Indirectly, you’re getting a book recommendation from the one and only Joe Zito. He picked up a copy of this at a yard sale and fell in love with its old-school cool. Published in 1978, "Racing Motorcycles" is a snapshot of motorcycling right before the twisting, shifting, extroverted transistorization of motorkind in the 1980s. If it went fast before "Grease" hit theaters, it’s probably in this book. I found my copy on eBay for under $10 shipped.

Highlights: Well researched, hand-illustrated, fits in a tail bag.

The Current electric vehicle book
Not all electric motorcycles are urban commuters or sleek-looking vaporware. This electric trials bike carries Japanese trials champion Kenichi Kuroyama to victory. RevZilla photo.

"The Current: New Wheels for the Post-Petrol Age" by Gestalten

Post-petrol, that’s a big statement. "The Current" collects the electric avant-garde in a beautiful hardbound coffee table book, and any other book out of their catalog is equally well made. If you’re interested in electric motorcycles and you’d like a book about them, this is the one to have. Unfortunately, the book came out just before the LiveWire, so it’s missing that icon through no fault of its own. That’s just the pace that electric vehicles keep. Copies go for around $35. 

Highlights: Every bit as marvelous as other Gestalten books, unmatched photography, impressive object to leave lying around your living room.

Dream Bikes by Alan Cathcart
Hans Walther of Powa Design dreamed up this wild Yamaha FZ750. RevZilla photo.

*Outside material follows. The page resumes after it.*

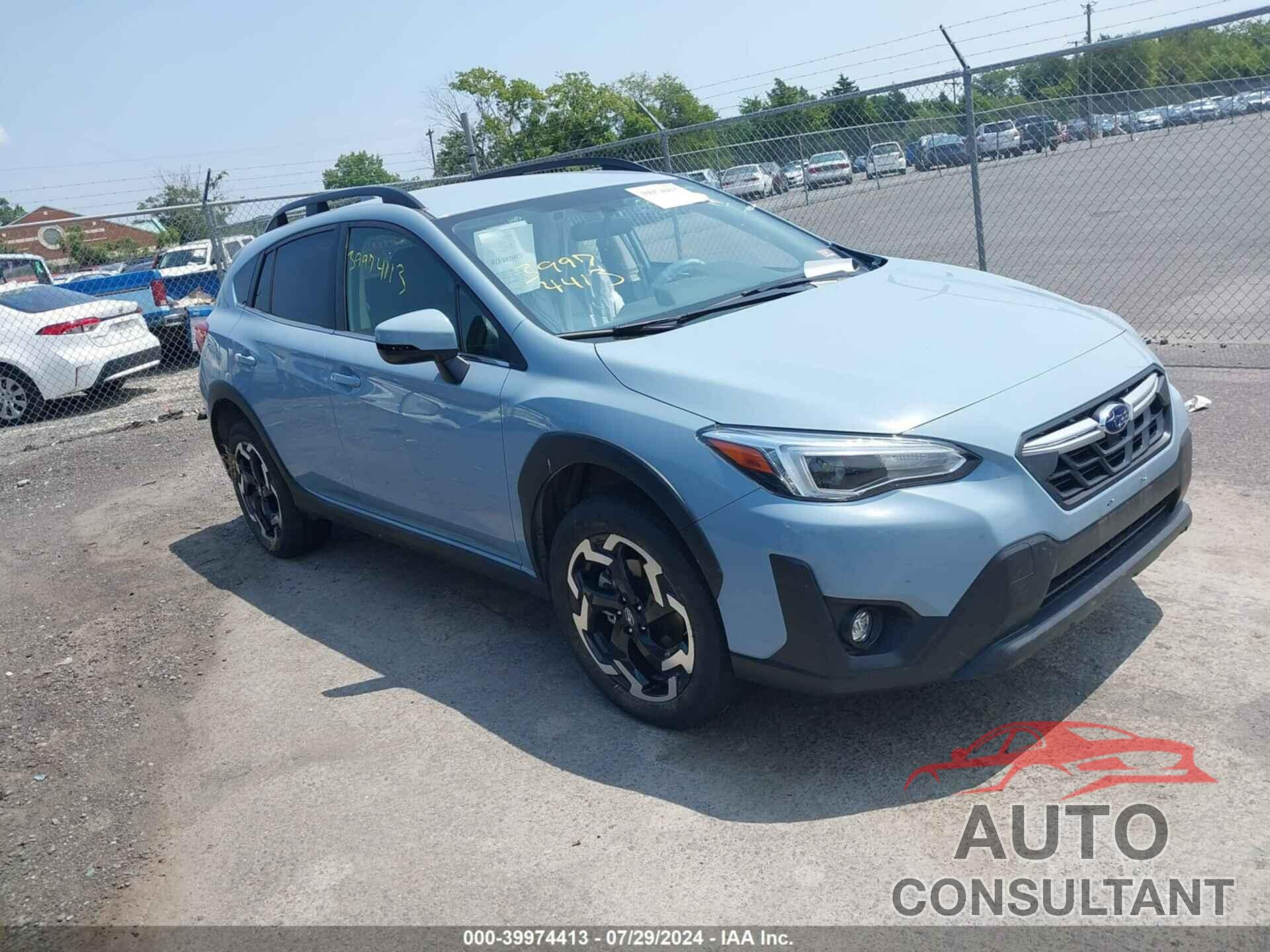 SUBARU CROSSTREK 2023 - JF2GTHMC6P8232639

"Dream Bikes" by Alan Cathcart

Of all the books here, this one was the most popular around the office. Three of my colleagues had already borrowed and read it before I got my turn! (I think it’s my favorite, as well.) In the same way that "Racing Motorcycles" is an artifact of a time in motorcycling, "Dream Bikes" is motorcycles at their raddest: single-sided steering, plastic everywhere, wacky frames, oval pistons, and both kinds of headlights: square and round! Even if you don’t immediately recognize his name, you’ve probably read some of Alan Cathcart's work already. He’s one of motorcycling’s great journalists, and just the man you’d want writing this book back in 1988. Another eBay find, I snagged mine for under $20.

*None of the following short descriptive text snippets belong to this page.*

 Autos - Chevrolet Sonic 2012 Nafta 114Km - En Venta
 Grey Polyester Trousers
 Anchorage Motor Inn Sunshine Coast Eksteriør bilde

Highlights: Some of the most unique motorcycles you’ll ever see, Cathcart’s writing, retrofuturism, Harris frames, outside-the-box thinking applied to every part of a motorcycle.

Retro-RR magazine
A 1989 ZXR750 H1 is restored and put back on the road. RevZilla photo.

"Retro-RR" magazine issue 1

"Retro-RR" celebrates sporting machines of the 1980s and 1990s. If you couldn’t tell by my inclusion of “Dream Bikes,” this era is possibly my favorite, and apparently there are enough of us that it’s worth publishing a magazine now! "Retro-RR" feels every bit as nice as Cycle World’s new quarterly magazine, and the pages are packed full of motorcycles and races that haven’t been news in more than 20 years. It's outstanding. The masthead is stacked, the photography is excellent, and you’ll save every last issue... if these motorcycles are your style. It costs more to ship the issues here than to actually buy them, but you vintage enthusiasts are used to paying more for stuff, anyway. Retro-RR is available here. (Due to shipping, it's around $80 for the year in the United States. Steep, but I'd like to see them succeed, and they're writing stories I want to read.)

Highlights: You can pick up a new magazine with an RC30 in it again!

Lone Rider by Elspeth Beard
Elspeth Beard is another of motorcycling's legendary figures. RevZilla photo.

Honorable mention: "Lone Rider" by Elspeth Beard

I’m adding this one because:

  1. I’m reading this well-loved book
  2. I’ve had a copy for a year, but never got around to reading it
  3. I don’t know why it took me so long to start

If you’ve got a copy waiting on the shelf, get to it! What a gem. British rider Elspeth Beard takes a two-year, 35,000-mile solo ride around the world and chronicles her journey as a lone rider in the early 1980s. Lemmy actually interviewed the renowned world traveler several years ago, and he also wrote a book review that'll sway you if you're not already sold. Copies are easy to find online for $20 or less. Also fits in tail bag.

That’s all I’ve got for now. If you’re reading something good, let me know about it!